--- Extract ---

The following is a non-fictional writing exercise on perception:

I ask my wife what she sees when she closes her eyes in a totally lightless room. “Black.” She says.
“Anything else?” I ask.
A boring “No.” is her response.

What I see when I close my eyes is… complicated. It’s different depending on the situation.

Color-wise the elements are muted flourescent greens, the kind you see on a glow-in-the dark watch face after a few hours into the night,

and muted flourescent purples; the color of dust on velvet under a black light.

Speaking of black, I see that too. Rarely is it ever the rich perfect vibrant black seen on an OLED color TV screen but is almostly totally muddied, washed out by the overlay of the previous two colors.

The picture is complex.  As I describe this I have to alternate between turning the light on in my room to write, and turning the light off and placing the palms of my hands over my eye sockets to return to my interior vision. When I do, what I see has no boundaries save it be how far I can turn my eyes left and right, up and down. If I had 360 degree vision, I suspect  the picture would be spherical. In fact that is it. It’s just that my viewing arc is more restricted. And “I” am in its’ center.

--- Supplied entries ---

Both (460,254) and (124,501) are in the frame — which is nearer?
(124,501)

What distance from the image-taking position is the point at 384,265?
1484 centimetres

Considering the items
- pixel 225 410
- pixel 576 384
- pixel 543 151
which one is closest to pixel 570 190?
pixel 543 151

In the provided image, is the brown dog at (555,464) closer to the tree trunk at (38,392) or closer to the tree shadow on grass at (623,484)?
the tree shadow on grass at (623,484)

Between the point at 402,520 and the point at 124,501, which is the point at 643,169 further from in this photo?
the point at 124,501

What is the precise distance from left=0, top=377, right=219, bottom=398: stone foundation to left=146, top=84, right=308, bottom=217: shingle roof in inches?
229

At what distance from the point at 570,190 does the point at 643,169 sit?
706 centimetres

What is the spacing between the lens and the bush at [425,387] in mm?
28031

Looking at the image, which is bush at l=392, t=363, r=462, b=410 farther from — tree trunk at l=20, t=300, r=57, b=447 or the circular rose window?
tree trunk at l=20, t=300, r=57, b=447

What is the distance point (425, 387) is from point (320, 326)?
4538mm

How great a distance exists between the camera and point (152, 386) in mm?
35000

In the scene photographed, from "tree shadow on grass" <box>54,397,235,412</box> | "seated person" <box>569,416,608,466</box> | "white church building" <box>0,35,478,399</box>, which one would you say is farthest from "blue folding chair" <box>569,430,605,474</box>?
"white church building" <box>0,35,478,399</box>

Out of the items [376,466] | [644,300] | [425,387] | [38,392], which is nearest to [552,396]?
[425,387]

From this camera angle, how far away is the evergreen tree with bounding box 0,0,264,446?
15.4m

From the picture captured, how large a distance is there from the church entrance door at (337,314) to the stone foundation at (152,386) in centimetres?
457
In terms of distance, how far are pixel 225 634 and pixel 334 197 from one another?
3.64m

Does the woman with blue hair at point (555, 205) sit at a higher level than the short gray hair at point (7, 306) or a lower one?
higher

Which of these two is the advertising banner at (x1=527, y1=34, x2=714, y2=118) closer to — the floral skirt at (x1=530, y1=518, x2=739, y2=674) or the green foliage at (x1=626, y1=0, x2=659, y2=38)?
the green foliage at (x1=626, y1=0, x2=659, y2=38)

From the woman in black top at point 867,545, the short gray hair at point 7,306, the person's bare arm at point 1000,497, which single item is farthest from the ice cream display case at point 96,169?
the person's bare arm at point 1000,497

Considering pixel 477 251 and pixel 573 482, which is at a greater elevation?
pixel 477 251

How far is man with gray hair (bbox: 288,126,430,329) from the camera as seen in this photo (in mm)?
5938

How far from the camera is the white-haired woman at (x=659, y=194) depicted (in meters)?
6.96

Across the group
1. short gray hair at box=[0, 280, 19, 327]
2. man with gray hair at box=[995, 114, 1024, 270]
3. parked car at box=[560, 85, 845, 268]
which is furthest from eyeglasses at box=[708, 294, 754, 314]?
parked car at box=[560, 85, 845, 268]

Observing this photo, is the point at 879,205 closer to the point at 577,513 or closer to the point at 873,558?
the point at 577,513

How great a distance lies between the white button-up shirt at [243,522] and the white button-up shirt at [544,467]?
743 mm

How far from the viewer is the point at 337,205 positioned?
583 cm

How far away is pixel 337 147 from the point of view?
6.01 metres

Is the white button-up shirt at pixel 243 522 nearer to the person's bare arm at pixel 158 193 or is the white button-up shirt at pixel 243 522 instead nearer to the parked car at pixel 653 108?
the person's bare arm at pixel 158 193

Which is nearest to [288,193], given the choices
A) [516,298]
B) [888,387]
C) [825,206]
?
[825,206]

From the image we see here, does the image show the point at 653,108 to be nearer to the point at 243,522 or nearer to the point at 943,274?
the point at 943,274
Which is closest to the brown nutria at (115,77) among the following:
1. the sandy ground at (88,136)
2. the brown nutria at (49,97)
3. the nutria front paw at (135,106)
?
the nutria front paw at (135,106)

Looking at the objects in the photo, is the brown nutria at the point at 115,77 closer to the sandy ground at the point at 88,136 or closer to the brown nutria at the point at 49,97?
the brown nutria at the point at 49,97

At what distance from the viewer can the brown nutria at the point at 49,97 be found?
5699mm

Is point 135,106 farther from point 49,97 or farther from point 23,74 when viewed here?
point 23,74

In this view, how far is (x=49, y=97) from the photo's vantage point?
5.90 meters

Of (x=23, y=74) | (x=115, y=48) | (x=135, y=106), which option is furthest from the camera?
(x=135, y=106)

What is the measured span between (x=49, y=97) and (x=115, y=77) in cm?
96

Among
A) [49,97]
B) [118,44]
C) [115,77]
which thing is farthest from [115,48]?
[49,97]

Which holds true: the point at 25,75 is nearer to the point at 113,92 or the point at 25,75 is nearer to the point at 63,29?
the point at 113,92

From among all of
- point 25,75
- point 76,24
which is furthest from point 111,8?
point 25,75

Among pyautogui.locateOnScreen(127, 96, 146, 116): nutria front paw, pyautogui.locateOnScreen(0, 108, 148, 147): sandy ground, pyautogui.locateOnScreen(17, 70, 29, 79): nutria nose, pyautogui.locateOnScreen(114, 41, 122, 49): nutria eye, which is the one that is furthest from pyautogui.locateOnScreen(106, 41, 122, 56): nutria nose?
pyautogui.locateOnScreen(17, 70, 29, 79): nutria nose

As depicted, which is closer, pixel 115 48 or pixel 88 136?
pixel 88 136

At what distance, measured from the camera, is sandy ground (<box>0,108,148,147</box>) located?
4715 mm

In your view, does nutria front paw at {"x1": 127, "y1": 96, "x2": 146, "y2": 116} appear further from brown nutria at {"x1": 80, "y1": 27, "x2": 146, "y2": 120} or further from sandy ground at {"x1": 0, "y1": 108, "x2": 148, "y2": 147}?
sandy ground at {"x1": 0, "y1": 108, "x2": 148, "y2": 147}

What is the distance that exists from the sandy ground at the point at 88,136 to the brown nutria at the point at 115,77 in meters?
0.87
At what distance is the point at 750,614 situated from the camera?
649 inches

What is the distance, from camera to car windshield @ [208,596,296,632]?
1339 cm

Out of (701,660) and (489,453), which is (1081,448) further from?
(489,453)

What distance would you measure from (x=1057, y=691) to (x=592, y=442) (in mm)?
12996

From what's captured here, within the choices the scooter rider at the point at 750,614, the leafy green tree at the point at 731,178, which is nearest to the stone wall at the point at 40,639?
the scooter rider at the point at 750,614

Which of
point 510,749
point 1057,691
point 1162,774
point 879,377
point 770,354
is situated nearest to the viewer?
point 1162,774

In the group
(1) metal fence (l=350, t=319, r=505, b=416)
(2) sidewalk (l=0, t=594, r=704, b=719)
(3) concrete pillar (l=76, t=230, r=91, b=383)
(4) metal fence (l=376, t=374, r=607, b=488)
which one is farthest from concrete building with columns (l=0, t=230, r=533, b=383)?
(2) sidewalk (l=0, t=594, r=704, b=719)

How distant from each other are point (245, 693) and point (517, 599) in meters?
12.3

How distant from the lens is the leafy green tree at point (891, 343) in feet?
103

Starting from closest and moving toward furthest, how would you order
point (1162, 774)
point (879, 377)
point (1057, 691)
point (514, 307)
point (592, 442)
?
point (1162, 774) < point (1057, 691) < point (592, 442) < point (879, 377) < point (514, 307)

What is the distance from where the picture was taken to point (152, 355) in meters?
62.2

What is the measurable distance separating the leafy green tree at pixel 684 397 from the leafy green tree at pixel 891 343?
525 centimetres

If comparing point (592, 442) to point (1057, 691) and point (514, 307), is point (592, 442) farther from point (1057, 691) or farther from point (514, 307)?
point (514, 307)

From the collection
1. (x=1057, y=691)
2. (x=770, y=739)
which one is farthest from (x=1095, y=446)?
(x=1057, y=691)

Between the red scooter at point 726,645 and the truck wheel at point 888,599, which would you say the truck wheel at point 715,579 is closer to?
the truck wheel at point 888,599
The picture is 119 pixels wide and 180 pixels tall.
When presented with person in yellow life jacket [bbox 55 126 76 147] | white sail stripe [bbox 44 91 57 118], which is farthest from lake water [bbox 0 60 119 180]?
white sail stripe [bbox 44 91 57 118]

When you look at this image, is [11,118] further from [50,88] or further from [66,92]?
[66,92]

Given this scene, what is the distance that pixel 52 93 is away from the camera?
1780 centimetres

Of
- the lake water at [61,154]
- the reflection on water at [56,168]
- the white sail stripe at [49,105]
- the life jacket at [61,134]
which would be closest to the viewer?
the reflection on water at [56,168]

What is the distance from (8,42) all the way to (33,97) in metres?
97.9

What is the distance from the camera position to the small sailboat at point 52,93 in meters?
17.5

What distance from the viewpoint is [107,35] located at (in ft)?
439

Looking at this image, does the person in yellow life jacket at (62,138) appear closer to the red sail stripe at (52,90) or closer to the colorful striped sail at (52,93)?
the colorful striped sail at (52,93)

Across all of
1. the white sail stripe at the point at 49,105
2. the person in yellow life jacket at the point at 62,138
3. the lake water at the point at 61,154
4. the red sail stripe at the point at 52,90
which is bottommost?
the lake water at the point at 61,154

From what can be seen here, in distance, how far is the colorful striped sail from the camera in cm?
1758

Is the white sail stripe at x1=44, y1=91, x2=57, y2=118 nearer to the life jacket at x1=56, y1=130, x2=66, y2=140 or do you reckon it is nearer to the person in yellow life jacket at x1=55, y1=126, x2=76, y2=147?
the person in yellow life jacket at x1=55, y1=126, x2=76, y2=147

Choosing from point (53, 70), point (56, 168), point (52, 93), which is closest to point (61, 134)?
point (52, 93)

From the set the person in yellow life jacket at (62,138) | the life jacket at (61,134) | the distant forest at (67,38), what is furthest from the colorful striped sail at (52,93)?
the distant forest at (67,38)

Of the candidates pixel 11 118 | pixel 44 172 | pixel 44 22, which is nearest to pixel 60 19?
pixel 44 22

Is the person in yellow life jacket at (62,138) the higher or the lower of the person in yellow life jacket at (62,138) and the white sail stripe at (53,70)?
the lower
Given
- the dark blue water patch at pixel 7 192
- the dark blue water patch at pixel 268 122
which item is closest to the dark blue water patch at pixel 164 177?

---

__Challenges__.
a: In the entries, take the stretch from the start through the line containing "1484 centimetres" and swap "nearer" for "closer". Give those lines again with nothing else altered.
b: Extend the writing exercise on perception, beginning right after its final sentence.

__Written answers__.
a:
Both (460,254) and (124,501) are in the frame — which is closer?
(124,501)

What distance from the image-taking position is the point at 384,265?
1484 centimetres

b:
When I say picture, I mean both senses of the word. The “picture” is what I see, but it also has movement. There are elements which are static for an instant when I focus on them, but change, either when I move my eyes to another part of my visual field, or shift into something else when I concentrate on them.

There is no horizon. There is two and three dimensionality. It is sometimes like looking into a microscope and seeing what you have focused on a two dimensional plane and then turning the dial and seeing the focus of a nearer or farther plane.

The elements are multitudinous, minute.
They comprise my whole visual field. I suspect it is part after-images, but I know upon experimentation that they also are physiological manifestations. For instance, if I roll my eyes as low as I can, I see two arcs/ circles flashes of light which I suspect might be photons silhouetting my retinal disks.

And the elements sometimes strobe. I wonder if this is due to microsaccades generated by my superior colliculus. You know, those little jerky eye movements that keep things from disappearing  if you stare at them too long.

I’m getting sleepy but there are three other things I mention off of the top of my head. Sometimes the picture is cross-hatched. I don’t know where that comes from. Sometimes I see typeface. That comes from reading too long before bedtime. And sometimes it’s like looking through a sponge of neurons, which makes me wonder, since eyes, optic nerves, optic chiasm, right and left lateral geniculate nucleai, and right and left striate cortices are all connected; whether the visual seat of my consciousness is looking from the outside in, or inside out. Perhaps it’s one of those things that’s dependent upon your choice of view.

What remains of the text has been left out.